The album holds together exceedingly well, stickingly closely to the template established by Fell Down the Stairs and Reckless, though occasionally deviating slightly with the aforementioned Bessa, as well as Let it Rain, which has a mellow alt-country flavour replete with cello bass lines and a tinkling piano, whilst A Perfect Fit has a more electro-pop sound, which is reminiscent of the songs from Oberst's Digital Ash in the Digital Urn album from 2005... only better!! The final song is really two songs linked by a long piece of studio atmos (or should that be living room atmos??, since the album was recorded in Stephen Pedersen's house by Pedersen and Oberst), which is a little bit of a stretch (two, three minute songs, linked by about eight minutes of muffled conversation and disparate instrumental clanging), so it might be best to just listen to the first half of the song proper, before hitting the skip button to take you to the end.
Wild Like Children is a fine little debut album from an interesting band who will certainly be on my list of acts to look out for over the coming year.
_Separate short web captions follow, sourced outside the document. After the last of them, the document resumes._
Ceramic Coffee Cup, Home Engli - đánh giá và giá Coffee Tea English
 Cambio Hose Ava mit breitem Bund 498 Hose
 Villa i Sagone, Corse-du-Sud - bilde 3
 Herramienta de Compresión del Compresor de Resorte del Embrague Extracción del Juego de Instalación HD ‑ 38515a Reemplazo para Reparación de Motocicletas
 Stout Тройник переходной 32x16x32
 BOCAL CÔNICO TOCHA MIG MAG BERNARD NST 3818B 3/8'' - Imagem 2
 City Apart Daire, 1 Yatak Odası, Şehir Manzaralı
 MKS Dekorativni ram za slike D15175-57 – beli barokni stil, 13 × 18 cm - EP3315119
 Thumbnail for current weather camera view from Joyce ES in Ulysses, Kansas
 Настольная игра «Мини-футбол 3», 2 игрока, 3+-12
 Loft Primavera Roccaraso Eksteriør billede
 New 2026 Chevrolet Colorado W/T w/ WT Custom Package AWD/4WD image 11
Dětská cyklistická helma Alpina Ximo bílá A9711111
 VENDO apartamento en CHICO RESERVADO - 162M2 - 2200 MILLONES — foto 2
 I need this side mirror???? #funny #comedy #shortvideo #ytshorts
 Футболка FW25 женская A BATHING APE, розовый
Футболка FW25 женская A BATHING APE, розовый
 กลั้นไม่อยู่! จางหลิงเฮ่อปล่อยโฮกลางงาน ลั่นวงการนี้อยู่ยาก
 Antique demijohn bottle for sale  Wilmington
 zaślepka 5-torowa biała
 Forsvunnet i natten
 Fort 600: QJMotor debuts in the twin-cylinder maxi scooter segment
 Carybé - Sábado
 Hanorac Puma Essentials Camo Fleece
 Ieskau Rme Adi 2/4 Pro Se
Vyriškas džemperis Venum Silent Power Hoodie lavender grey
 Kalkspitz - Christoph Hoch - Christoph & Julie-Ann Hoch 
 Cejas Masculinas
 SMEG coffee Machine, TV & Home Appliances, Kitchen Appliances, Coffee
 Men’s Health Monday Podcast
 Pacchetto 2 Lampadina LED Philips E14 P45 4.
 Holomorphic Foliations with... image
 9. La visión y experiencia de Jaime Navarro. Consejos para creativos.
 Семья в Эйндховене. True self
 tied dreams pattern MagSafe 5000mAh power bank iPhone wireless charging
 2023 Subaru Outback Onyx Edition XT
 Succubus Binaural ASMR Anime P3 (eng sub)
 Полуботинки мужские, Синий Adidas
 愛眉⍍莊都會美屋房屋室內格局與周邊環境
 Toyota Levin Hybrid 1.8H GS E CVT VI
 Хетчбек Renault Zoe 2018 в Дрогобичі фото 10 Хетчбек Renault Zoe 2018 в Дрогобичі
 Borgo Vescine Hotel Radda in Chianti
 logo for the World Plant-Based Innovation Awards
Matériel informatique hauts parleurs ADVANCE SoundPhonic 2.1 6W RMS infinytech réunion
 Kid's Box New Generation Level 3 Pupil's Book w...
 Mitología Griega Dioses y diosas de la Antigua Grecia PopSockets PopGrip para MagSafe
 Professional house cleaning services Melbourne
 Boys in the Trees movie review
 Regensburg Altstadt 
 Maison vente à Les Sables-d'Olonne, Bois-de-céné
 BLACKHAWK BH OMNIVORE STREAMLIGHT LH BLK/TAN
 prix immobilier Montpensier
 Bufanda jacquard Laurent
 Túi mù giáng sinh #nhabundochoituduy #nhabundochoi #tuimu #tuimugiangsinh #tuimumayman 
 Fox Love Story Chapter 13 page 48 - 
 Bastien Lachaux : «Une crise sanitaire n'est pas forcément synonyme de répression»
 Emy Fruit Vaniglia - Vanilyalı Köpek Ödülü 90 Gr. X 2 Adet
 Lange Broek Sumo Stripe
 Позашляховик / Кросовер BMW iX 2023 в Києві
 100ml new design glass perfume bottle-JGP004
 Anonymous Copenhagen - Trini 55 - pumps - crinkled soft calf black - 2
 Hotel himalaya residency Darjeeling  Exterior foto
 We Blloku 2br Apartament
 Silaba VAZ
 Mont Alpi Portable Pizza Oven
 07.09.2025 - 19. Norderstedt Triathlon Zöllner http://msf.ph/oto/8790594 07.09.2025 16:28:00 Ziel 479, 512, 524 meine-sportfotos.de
Tilly and the Wall make bright, sparkly, toe-tapping pop for the cynics amongst us... writing songs about wanting to be seventeen again and loosing yourself in the nostalgic allure of late night drinking sessions, hanging out, falling in love, and generally not having a (serious) care in the world. So, a highlight of 2006 from 2004, then? Well, I'd say so.
why has noone being ranting praise over this album yet?!
rarely inspired to write reviews, i saw that noone had said anything on the fantastic Tilly and the Wall and felt the need to re-right the balance of the universe. I bought this album off the back of a playlist by Michael Stipe of REM who had put Night Of The Living Dead on his top 10. That was two months ago and I pretty muc hhavent stopped playing this, I dont need to trouble myself with skipping the bad songs because there arent any, and I dont need to think about what mood im in and reflect it accordingly with my choice of music on my ipod because this album is just as perfect for when your getting ready to go out and when you wake up in the morning feeling like you have been unsed to unclog the blender.
Mainly female vocals, Tilly and The Wall includes a tap dancer who tapdances to the rhythms of the songs. Its amazing. If you arent sure, then the songs to (legally!) download to check it out are:
You and I Misbehaving - the night before
I Always Knew - the morning after
But like I say, from beginning to end its really really painfully good. Its a mystery to me that every man and his dog owns Death Cab and Modest Mouse and noone knows about Tilly. Buy it if you like Rilo Kiley, Sleepy Jackson, or the more upbeat of Saddle Creek artists. For that matter, just buy it anyway, if you hate it you can always give it to one of your musically superior friends.